Timely indictment of unspoken link between institutional racism and mental-health care

THIS tightly woven Strictly Arts production, opening with a series of agonising sequences representing the victims’ tormented fates, initially focuses on the 1846 case of William Freeman, a black New York boy wrongly imprisoned.

Suffering from years of physical abuse that left him permanently brain damaged, on release he senselessly murdered four white people and was sentenced to be hanged, despite his lawyer's plea of insanity caused by his brutalisation in prison.

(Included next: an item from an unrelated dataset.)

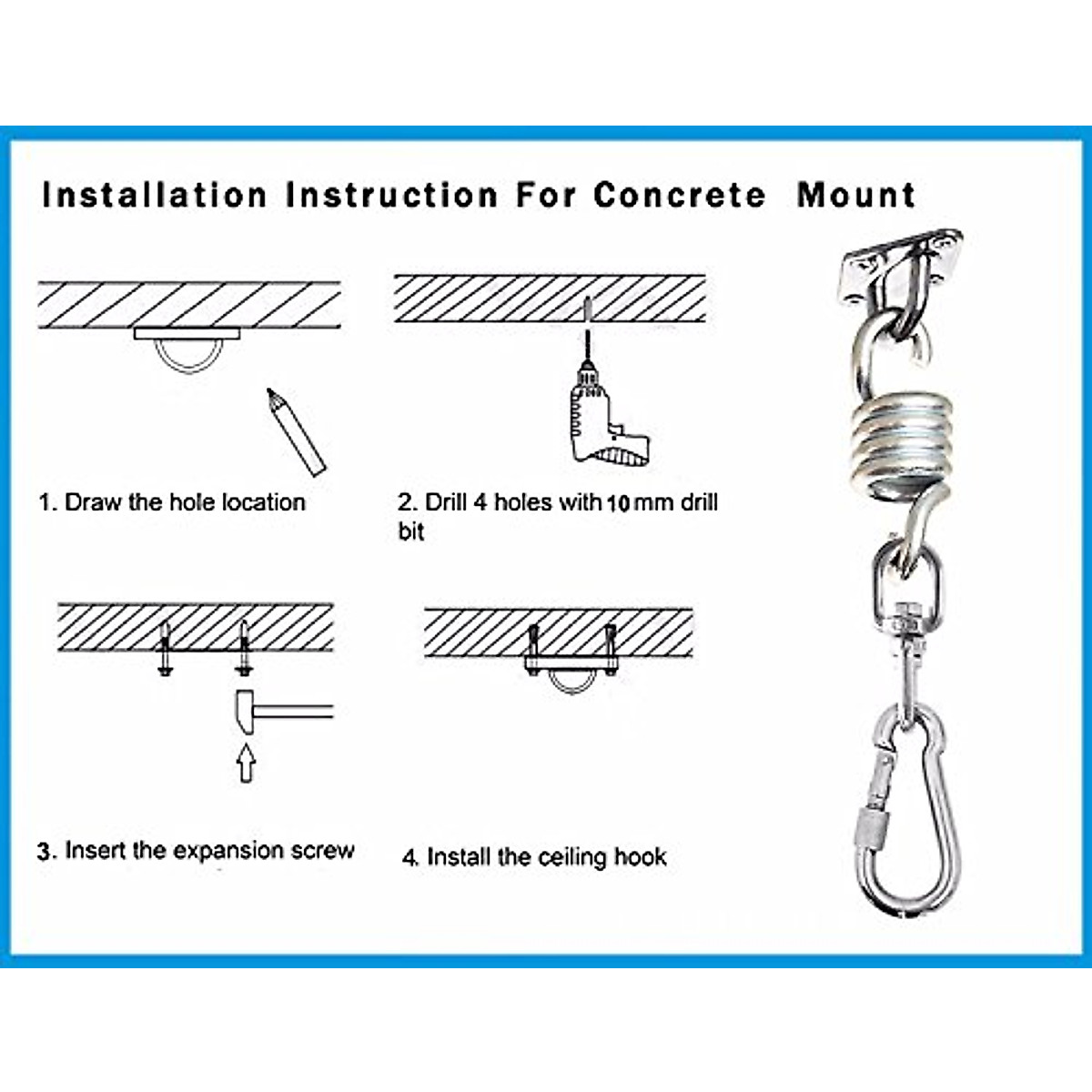 Installation Instruction For Concrete Mount

1. Draw the hole location

2. Drill 4 holes with 10 mm drill bit

3. Insert the expansion screw

4. Install the ceiling hook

United by their abusive treatment by police and prison warders, the story of the other characters brings the story up to date with the 2016 death of black woman Sarah Reed in Holloway Prison. Debilitated by mental-health problems, her case revealed abject failings within the penal system.

Director Danile Sanderson and a talented cast of five deploy a range of theatrical styles and techniques to show just how far — or rather, how little — matters have progressed since Freeman's case.

Slick physical performances generate a beautifully modulated piece of drama that seamlessly slips from moments of heartfelt grief to righteous anger and energetic dance routines to still reflections, without ever being preachy or pedantic.

With statistics showing that the increasing rates of self-harm and suicides within British prisons and the officially recorded number of inmates with mental health problems stands at at least 10 per cent — but possibly as high as 90 per cent, according to a latest parliamentary report — this dynamic show could not be more timely.